* Document text
= Beginning of Section =

The federal guidance discussed in this paper stems from commonly-recited disparities in the arrest and conviction records of minorities as compared to non-minorities and how, as a result, these disparities result in disparate treatment of ex-offenders in the employment arena. The following is an example of the background cited in these documents:

In recent decades, the number of Americans who have had contact with the criminal justice system has increased exponentially. It is estimated that about one in three adults now has a criminal history record – which often consists of an arrest that did not lead to a conviction, a conviction for which the person was not sentenced to a term of incarceration, or a conviction for a non-violent crime. On any given day, about 2.3 million people are incarcerated and each year 700,000 people are released from prison and almost 13 million are admitted to – and released from – local jails.

Racial and ethnic disparities are reflected in incarceration rates. According to the Pew Center on the States, one in 106 white men, one in 36 Hispanic men, and one in 15 African American men are incarcerated. Additionally, on average, one in 31 adults is under correctional control (i.e. probation, parole, or incarceration), including one in 45 white adults, one in 27 Hispanic adults and one in 11 African American adults. Racial and ethnic disparities may also be reflected in other criminal history records. For example, although African Americans constitute approximately 13 percent of the overall population, they account for 28 percent of those arrested and almost 40 percent of the incarcerated population.

= End of Section =

* Information
= Beginning of Section =

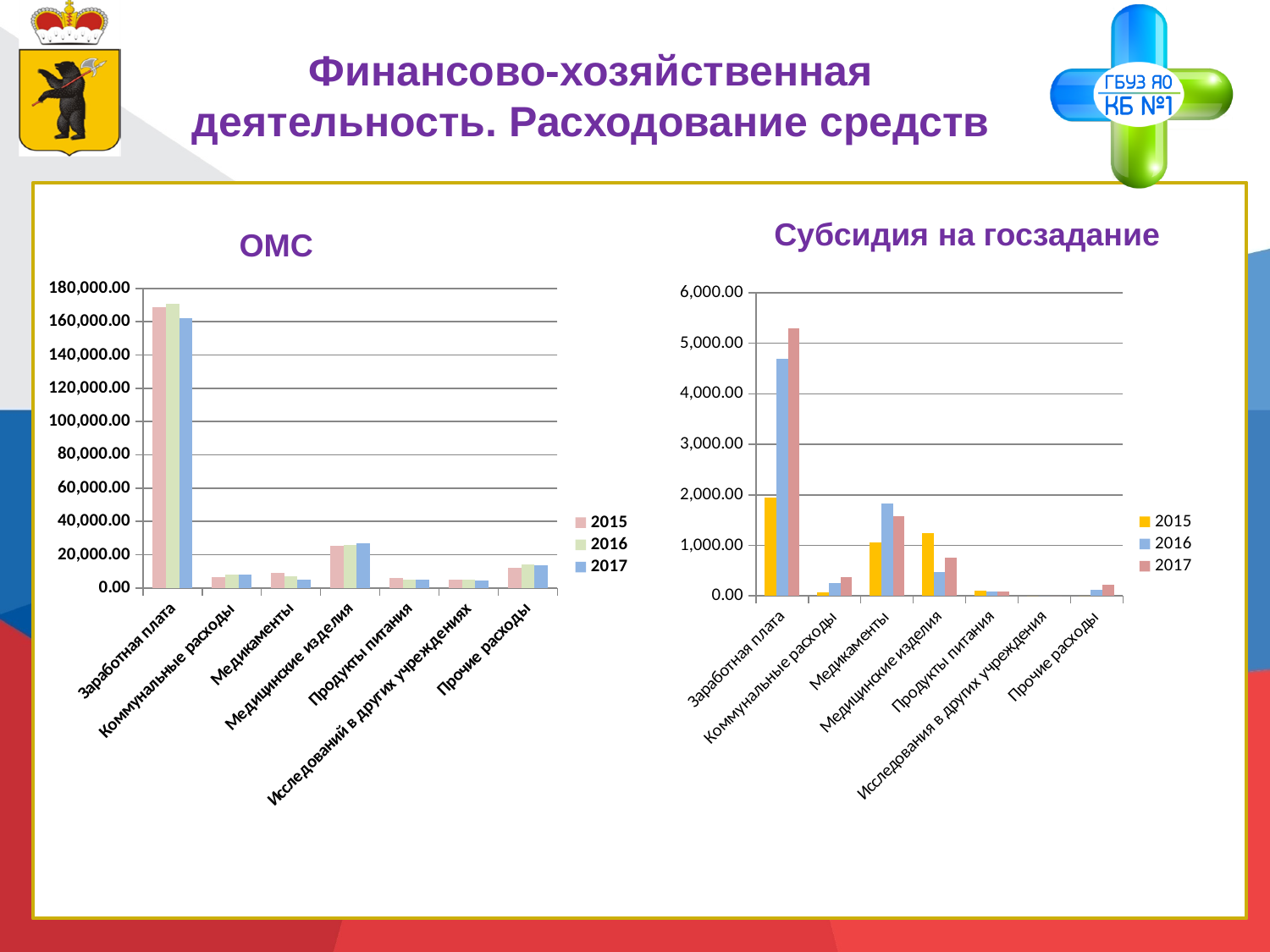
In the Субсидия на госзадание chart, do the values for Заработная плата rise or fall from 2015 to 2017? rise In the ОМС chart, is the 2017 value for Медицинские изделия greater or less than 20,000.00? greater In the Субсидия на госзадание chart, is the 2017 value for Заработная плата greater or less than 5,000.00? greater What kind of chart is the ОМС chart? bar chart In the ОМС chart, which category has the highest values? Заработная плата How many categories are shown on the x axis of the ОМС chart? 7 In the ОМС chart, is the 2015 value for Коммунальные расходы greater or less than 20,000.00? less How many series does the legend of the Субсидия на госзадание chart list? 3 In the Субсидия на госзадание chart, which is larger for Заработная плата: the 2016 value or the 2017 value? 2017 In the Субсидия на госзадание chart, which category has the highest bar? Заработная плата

= End of Section =
= Beginning of Section =

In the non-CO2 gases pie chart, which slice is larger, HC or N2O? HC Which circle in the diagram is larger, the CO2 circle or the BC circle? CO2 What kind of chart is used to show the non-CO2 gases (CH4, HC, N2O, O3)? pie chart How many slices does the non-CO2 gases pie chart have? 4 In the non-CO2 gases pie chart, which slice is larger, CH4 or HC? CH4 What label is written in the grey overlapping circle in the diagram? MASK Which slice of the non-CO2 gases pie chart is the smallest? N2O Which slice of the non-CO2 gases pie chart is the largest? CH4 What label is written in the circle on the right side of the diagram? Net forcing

= End of Section =
= Beginning of Section =

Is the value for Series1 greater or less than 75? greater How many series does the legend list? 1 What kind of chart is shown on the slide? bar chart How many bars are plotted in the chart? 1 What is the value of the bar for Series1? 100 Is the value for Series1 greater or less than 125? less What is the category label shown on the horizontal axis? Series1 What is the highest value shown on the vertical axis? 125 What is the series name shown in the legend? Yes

= End of Section =

* What you are asked to do
In the text on criminal history and employment, what fraction of adults is estimated to have a criminal history record?

* Answer to the problem
About one in three adults.